Chaque section du souverain, assemblée, doit jouir du droit d’exprimer sa volonté avec une entière liberté : elle est essentiellement indépendante de toutes les autorités constituées, et maîtresse de régler sa police et ses délibérations.

Le peuple peut, quand il lui plaît, changer son gouvernement et révoquer ses mandataires.

XVII. — La loi doit être égale pour tous.

XVIII. — Tous les citoyens sont admissibles à toutes les fonctions publiques, sans aucune autre distinction que celle des vertus et des talents, sans aucun autre titre que la confiance du peuple.

XIX. — Tous les citoyens ont un droit égal de concourir à la nomination des mandataires du peuple et à la formation de la loi.

XX. — Pour que ces droits ne soient point illusoires, et l’égalité chimérique, la société doit salarier les fonctionnaires publics, et faire de sorte que les citoyens qui vivent de leur travail puissent assister aux assemblées publiques, où la loi les appelle, sans compromettre leur existence ni celle de leurs familles.

XXI. — Tout citoyen doit obéir religieusement aux magistrats et aux agents du gouvernement, lorsqu’ils sont les organes ou les exécuteurs de la loi.

XXII. — Mais tout acte contre la liberté, contre la sûreté ou contre la propriété d’un homme, exercé par qui que ce soit, même au nom de la loi, hors des cas déterminés par elle, et des formes qu’elle prescrit, est arbitraire et nul ; le respect même de la loi défend de s’y soumettre, et si l’on veut l’exécuter par violence ; il est permis de le repousser par la force.

XXIII. — Le droit de présenter des pétitions aux dépositaires de l’autorité publique appartient à tout individu. Ceux à qui elles sont adressées doivent statuer sur les points qui en sont l’objet, mais ils ne peuvent jamais ni en interdire, ni en restreindre, ni en condamner l’exercice.

XXIV. — La résistance à l’oppression est la conséquence des autres droits de l’homme et du citoyen.

Il y a oppression contre le corps social, lorsqu’un seul de ses membres est opprimé.

Il y a oppression contre chaque membre, lorsque le corps social est opprimé.

Quand le gouvernement opprime le peuple, l’insurrection du peuple entier et de chaque portion du peuple est le plus saint des devoirs.

Quand la garantie sociale manque à un citoyen, il rentre dans le droit naturel de se défendre lui-même.

Dans l’un et l’autre cas, assujettir à des formes légales la résistance à l’oppression est le dernier raffinement de la tyrannie.
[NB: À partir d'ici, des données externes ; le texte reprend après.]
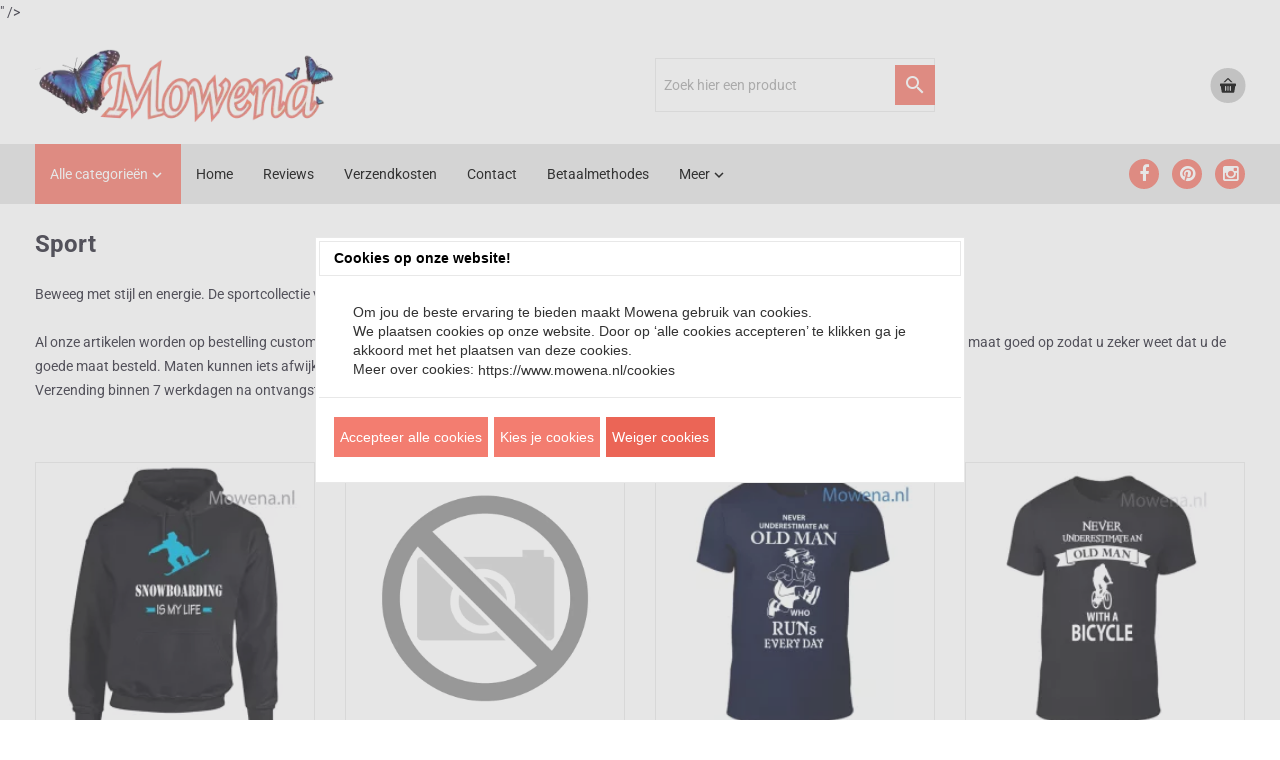

--- FILE ---
content_type: text/xml; charset="utf-8"
request_url: https://www.mowena.nl/website/Includes/AjaxFunctions/WebsiteAjaxHandler.php?Show=ProductCategory
body_size: 397
content:
<?xml version="1.0" encoding="utf-8" ?><xjx><cmd n="js"><![CDATA[$(".page__viewed-recently").html("  ")]]></cmd><cmd n="js"><![CDATA[$(".page__most-viewed").html("    ")]]></cmd><cmd n="js"><![CDATA[console.group("6203331: Sport                                    POST:https://www.mowena.nl/website/Includes/AjaxFunctions/WebsiteAjaxHandler.php?Show=ProductCategory:LoadCategory");]]></cmd><cmd n="js"><![CDATA[console.info("Factory_Protom_Page_Category_ViewedRecently       Factory\Protom\Page\Category\{closure}:73 Page element is null, false returnd");]]></cmd><cmd n="js"><![CDATA[console.info("Factory_Protom_Page_Category_MostViewed           Factory\Protom\Page\Category\{closure}:68 Page element is null, false returnd");]]></cmd><cmd n="js">console.groupEnd()</cmd><cmd n="js"><![CDATA[ajaxRequest.callbackSuccess("load");]]></cmd><cmd n="js"><![CDATA[CSRF.SetToken("bd6c6702c00158546f7e5767398aee5950a615302b356174898c74b8abba290e")]]></cmd></xjx>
XXV. — Dans tout état libre, la loi doit surtout défendre la liberté publique et individuelle contre l’abus de l’autorité de ceux qui gouvernent.

Toute institution qui ne suppose pas le peuple bon et le magistrat corruptible, est vicieuse.

XXVI. — Les fonctions publiques ne peuvent être considérées comme des distinctions, ni comme des récompenses, mais comme des devoirs publics. Les délits des mandataires du peuple doivent être sévèrement et facilement punis. Nul n’a le droit de se prétendre plus inviolable que les autres citoyens. Le peuple a le droit de connaître toutes les opérations de ses mandataires ; ils doivent lui rendre un compte fidèle de leur gestion, et subir son jugement avec respect. Les hommes de tous les pays sont frères, et les différents peuples doivent s’entr’aider, selon leur pouvoir, comme les citoyens du même État.

Celui qui opprime une seule nation, se déclare l’ennemi de toutes. Ceux qui font la guerre à un peuple, pour arrêter les progrès de la liberté et anéantir les droits de l’homme, doivent être poursuivis partout, non comme des ennemis ordinaires, mais comme des assassins et des brigands rebelles. Les rois, les aristocrates, les tyrans, quels qu’ils soient, sont des esclaves révoltés contre le souverain de la terre, qui est le genre humain et contre le législateur de l’univers, qui est la nature.